[Questions about scenes in images]
========================================================================

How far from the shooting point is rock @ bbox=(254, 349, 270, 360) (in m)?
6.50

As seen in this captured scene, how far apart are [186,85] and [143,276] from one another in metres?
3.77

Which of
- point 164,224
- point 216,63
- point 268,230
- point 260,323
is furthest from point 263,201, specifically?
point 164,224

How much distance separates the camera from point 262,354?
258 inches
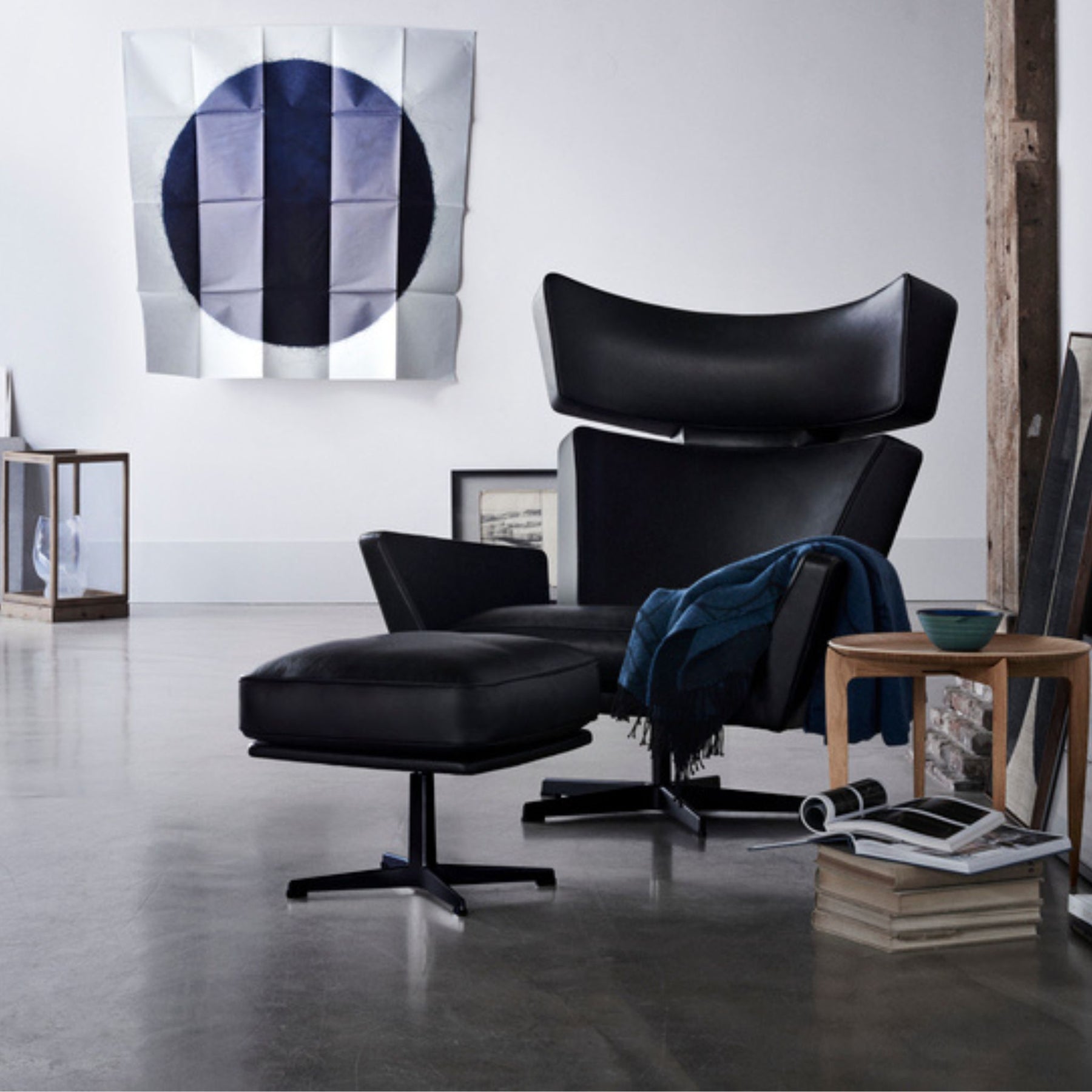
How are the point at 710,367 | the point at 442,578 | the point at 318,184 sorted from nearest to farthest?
the point at 442,578, the point at 710,367, the point at 318,184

========================================================================

* Set problem *
Arrange each line of the material above as a string in a JSON list, one string per line, skipping blank lines and omitting the image marker.

* Response to this task *
[
  "How far from the shooting point is rock @ bbox=(254, 349, 270, 360) (in m)?",
  "6.50",
  "As seen in this captured scene, how far apart are [186,85] and [143,276] from one another in metres?",
  "3.77",
  "Which of",
  "- point 164,224",
  "- point 216,63",
  "- point 268,230",
  "- point 260,323",
  "is furthest from point 263,201, specifically?",
  "point 164,224",
  "How much distance separates the camera from point 262,354?",
  "258 inches",
  "How are the point at 710,367 | the point at 442,578 | the point at 318,184 sorted from nearest to farthest?",
  "the point at 442,578, the point at 710,367, the point at 318,184"
]